** START DATA EXTRACT **

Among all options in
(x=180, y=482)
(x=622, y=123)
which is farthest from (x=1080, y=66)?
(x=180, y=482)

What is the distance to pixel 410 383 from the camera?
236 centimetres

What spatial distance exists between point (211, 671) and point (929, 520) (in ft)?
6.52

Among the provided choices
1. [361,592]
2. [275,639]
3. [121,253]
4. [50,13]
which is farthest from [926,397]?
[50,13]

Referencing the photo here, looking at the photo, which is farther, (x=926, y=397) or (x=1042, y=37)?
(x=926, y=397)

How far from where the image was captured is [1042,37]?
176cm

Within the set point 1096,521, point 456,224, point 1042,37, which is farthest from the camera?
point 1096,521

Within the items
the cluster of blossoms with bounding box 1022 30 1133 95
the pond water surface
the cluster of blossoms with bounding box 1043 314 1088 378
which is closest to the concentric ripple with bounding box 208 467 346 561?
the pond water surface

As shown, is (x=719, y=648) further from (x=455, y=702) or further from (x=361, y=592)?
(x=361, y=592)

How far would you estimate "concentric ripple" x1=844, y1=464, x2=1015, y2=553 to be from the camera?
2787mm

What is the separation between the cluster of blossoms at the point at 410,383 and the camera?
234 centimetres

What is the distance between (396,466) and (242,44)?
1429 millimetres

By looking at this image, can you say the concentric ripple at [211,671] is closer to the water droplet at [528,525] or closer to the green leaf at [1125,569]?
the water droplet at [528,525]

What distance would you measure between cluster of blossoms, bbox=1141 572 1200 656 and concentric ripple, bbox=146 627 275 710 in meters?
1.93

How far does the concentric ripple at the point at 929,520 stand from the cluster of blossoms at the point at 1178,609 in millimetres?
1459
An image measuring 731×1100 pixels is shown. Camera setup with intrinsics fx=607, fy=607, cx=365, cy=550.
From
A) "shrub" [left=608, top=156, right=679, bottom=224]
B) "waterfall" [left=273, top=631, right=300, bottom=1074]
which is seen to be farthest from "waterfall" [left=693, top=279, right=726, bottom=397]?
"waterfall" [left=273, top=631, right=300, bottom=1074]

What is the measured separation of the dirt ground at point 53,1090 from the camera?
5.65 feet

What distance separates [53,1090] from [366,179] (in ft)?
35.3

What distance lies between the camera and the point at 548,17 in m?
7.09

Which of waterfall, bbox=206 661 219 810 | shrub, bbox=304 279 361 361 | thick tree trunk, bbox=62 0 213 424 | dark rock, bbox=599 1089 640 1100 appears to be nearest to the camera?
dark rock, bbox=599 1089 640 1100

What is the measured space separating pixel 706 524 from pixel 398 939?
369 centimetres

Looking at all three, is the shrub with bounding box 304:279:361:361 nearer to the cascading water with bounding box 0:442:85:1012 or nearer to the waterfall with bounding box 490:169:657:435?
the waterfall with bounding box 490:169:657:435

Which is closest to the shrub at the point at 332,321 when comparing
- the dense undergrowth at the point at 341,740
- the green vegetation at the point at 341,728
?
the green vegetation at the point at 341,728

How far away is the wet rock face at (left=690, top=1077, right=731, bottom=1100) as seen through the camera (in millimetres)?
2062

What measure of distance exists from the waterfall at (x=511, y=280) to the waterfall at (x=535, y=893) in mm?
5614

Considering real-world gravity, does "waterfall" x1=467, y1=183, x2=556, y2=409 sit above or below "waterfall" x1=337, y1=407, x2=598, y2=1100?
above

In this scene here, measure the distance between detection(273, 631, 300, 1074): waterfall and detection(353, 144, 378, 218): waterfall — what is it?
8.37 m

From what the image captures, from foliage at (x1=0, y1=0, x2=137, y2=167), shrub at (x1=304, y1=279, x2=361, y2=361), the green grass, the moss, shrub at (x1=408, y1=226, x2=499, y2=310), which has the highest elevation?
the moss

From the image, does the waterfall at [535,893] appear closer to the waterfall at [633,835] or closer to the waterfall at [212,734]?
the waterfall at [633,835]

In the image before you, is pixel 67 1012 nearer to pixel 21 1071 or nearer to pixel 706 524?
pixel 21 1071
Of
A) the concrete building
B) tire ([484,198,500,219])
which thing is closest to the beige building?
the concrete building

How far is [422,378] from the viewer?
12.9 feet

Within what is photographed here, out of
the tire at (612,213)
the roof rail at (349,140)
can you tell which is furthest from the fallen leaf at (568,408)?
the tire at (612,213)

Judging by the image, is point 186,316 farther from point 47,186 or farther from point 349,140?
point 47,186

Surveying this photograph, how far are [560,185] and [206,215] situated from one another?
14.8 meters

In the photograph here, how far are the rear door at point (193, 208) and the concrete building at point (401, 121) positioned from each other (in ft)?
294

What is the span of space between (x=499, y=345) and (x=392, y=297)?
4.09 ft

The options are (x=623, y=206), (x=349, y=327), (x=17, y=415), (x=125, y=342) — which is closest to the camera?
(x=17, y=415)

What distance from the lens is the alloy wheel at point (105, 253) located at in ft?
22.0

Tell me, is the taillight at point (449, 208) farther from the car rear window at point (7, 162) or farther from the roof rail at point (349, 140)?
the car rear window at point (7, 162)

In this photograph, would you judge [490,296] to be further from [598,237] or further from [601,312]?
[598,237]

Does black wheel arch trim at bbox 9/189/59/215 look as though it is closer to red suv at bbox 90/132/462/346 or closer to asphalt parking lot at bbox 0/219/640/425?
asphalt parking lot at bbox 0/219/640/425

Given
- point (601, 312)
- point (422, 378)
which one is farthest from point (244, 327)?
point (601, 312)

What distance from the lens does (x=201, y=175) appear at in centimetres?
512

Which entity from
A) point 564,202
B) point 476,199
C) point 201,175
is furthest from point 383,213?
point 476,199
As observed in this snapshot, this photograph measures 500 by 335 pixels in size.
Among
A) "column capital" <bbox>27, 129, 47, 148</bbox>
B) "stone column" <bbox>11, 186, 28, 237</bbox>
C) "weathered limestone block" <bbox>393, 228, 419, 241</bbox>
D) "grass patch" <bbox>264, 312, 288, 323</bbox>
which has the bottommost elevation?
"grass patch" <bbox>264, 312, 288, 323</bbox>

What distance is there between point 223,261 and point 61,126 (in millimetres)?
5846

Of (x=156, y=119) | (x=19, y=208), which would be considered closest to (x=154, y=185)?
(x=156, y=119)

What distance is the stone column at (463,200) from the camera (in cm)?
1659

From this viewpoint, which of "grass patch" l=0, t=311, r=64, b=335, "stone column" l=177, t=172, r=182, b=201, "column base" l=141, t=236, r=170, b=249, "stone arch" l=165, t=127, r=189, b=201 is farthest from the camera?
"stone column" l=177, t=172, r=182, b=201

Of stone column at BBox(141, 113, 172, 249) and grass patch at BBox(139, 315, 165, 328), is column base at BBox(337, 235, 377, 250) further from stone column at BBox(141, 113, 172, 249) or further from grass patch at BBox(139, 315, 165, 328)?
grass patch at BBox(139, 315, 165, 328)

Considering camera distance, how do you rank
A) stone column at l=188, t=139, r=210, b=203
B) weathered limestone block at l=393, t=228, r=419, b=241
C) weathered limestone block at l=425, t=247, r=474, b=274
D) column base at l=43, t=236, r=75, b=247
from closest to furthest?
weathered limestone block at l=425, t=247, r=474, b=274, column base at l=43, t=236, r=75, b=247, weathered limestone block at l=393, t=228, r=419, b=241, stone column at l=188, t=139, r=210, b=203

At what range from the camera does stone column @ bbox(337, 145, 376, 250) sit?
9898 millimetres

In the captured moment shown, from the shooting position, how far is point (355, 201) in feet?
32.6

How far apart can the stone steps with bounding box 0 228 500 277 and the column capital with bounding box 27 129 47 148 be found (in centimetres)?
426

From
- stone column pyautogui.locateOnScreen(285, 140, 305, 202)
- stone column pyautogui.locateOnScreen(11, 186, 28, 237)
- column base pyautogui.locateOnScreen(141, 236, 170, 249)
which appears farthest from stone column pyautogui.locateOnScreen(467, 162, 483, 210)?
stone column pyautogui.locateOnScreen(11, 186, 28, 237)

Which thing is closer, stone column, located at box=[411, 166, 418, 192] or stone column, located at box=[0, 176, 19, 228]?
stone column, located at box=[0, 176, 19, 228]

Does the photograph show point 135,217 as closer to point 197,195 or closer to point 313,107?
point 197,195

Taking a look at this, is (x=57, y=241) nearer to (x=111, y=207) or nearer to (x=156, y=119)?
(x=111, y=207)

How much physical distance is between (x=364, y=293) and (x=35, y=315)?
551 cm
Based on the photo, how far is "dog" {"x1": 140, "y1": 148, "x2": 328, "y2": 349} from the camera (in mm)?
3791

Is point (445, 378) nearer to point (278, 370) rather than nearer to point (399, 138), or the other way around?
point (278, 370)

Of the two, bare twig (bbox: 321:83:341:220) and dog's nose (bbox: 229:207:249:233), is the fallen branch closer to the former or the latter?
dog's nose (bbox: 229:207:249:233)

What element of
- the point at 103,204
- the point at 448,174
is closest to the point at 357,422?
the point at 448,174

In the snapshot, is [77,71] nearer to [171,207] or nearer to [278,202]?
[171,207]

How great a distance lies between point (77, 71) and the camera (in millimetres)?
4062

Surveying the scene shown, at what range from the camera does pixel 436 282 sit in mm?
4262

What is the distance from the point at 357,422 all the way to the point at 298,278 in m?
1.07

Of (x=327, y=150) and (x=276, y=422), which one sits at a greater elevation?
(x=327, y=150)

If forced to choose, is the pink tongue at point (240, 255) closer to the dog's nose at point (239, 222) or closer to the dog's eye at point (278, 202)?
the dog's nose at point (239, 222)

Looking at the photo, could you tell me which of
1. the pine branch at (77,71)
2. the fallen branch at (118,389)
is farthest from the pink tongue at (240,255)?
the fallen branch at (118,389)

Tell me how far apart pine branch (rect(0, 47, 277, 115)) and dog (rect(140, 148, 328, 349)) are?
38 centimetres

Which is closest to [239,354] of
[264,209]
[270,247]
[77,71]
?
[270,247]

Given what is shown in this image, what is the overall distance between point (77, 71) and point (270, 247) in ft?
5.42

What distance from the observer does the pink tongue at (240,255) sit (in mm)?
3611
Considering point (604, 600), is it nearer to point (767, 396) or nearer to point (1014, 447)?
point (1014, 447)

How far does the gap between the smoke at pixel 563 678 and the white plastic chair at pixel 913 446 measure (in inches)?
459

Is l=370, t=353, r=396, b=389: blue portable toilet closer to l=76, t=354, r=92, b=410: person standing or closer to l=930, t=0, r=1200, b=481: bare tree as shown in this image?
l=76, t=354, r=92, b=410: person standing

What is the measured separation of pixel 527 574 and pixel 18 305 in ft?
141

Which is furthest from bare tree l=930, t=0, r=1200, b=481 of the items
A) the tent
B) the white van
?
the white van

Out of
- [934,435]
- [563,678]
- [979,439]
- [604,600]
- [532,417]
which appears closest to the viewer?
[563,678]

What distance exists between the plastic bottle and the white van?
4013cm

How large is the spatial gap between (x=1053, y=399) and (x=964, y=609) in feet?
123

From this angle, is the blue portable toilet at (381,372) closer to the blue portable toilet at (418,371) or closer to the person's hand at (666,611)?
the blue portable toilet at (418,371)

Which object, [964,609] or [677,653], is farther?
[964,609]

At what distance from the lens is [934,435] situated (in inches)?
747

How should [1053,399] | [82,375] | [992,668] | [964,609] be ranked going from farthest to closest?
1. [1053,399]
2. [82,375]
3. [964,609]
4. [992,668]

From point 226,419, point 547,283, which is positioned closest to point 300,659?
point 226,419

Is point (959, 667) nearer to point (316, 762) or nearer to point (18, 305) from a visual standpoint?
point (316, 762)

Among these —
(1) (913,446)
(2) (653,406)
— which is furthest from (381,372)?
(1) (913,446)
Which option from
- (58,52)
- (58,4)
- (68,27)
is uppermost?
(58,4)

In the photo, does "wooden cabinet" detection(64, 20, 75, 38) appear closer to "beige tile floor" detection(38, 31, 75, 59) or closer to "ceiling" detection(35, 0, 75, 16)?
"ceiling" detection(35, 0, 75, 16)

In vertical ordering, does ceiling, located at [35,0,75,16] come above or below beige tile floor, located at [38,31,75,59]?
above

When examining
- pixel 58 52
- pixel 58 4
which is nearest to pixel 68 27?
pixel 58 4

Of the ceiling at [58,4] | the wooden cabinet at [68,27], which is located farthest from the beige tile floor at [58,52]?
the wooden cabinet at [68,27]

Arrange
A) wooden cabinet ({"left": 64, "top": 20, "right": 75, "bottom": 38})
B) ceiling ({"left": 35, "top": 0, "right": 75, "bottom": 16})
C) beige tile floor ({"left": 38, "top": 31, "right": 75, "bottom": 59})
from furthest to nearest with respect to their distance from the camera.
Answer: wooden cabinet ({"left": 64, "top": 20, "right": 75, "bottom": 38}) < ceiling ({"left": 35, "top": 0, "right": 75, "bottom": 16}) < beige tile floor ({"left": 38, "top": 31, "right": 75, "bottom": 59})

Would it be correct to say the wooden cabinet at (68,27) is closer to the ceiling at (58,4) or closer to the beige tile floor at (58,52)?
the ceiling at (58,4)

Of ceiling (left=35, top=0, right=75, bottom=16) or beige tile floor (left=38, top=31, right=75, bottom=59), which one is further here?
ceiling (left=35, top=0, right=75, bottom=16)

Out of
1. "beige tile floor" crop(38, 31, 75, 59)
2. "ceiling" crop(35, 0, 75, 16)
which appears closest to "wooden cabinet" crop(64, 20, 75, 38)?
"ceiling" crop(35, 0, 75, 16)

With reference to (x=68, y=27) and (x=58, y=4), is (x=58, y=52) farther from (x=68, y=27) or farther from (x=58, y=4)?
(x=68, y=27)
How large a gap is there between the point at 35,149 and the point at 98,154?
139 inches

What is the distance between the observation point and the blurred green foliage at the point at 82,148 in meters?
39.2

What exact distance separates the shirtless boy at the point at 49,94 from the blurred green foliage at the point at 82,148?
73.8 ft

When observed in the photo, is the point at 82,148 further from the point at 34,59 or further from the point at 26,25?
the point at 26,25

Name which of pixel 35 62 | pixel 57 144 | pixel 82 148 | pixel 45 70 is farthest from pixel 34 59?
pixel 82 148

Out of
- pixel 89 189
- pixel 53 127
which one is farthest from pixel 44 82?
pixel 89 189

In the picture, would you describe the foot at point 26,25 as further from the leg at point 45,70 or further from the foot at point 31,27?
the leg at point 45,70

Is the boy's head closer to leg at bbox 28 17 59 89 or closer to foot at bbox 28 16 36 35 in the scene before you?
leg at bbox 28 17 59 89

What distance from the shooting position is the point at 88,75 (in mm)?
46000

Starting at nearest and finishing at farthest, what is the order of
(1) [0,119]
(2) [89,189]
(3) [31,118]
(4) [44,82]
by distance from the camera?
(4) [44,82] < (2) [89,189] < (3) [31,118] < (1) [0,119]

** END DATA EXTRACT **

| WHAT TO PRODUCE |
Lay out the lines between the line containing "What distance from the shooting" and the end of the source data, inclusive, as a Markdown table with the columns Row and Line. Leave out blank lines.

| RESPONSE BELOW |
| Row | Line |
|---|---|
| 1 | What distance from the shooting position is the point at 88,75 (in mm)? |
| 2 | 46000 |
| 3 | Starting at nearest and finishing at farthest, what is the order of |
| 4 | (1) [0,119] |
| 5 | (2) [89,189] |
| 6 | (3) [31,118] |
| 7 | (4) [44,82] |
| 8 | by distance from the camera? |
| 9 | (4) [44,82] < (2) [89,189] < (3) [31,118] < (1) [0,119] |